Sabtu, 28 Desember 2019

[Random Talk] Kaleidoskop 2019

09:09 0 Comments

Rasanya cepat sekali. Seperti baru kemarin saya resign menjadi budak korporat akibat alih profesi menjadi budak birokrat. Padahal itu sudah sejak bulan Maret lalu. Seperti tahun sebelumnya, tahun 2019 ini penuh kejutan. Jika boleh mengulang setahun lalu, tahun 2018, saya juga pernah resign dari tempat kerja saya di kota kelahiran untuk merantau di ibukota yang katanya lebih kejam dari ibu tiri. Kalau dipikir-pikir, setiap tahun saya selalu pindah kerja ternyata. Hahaha.
Kalau saya masih jadi budak korporat, mungkin track record pindah kerja setiap setahun sekali langsung dilabeli sebagai 'kutu loncat'yang nggak worth it buat dipertahankan oleh perusahaan. Tipikal generasi milenial, sih. Salary memang penting, tapi passion dan challenge juga nggak bisa diabaikan karena berpengaruh pada pengembangan diri nantinya.

* * * * * * *

■ Petunjuk Tugas ■
1. Ulangi bagian teks bacaan tentang kaleidoskop 2019, mulai dari "Rasanya cepat sekali." sampai dengan "kerja ternyata. Hahaha.", tanpa mengubah satu kata pun.
2. Tuliskan kembali semua baris catatan di bawah ini tanpa perubahan apa pun.

* * * * * * *

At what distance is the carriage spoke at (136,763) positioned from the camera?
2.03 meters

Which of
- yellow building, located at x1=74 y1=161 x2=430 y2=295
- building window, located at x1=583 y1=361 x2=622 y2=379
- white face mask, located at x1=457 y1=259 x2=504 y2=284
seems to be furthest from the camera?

* * * * * * *

■ Hasil Berurutan ■
1.
Rasanya cepat sekali. Seperti baru kemarin saya resign menjadi budak korporat akibat alih profesi menjadi budak birokrat. Padahal itu sudah sejak bulan Maret lalu. Seperti tahun sebelumnya, tahun 2019 ini penuh kejutan. Jika boleh mengulang setahun lalu, tahun 2018, saya juga pernah resign dari tempat kerja saya di kota kelahiran untuk merantau di ibukota yang katanya lebih kejam dari ibu tiri. Kalau dipikir-pikir, setiap tahun saya selalu pindah kerja ternyata. Hahaha.

2.
At what distance is the carriage spoke at (136,763) positioned from the camera?
2.03 meters

Which of
- yellow building, located at x1=74 y1=161 x2=430 y2=295
- building window, located at x1=583 y1=361 x2=622 y2=379
- white face mask, located at x1=457 y1=259 x2=504 y2=284
seems to be furthest from the camera?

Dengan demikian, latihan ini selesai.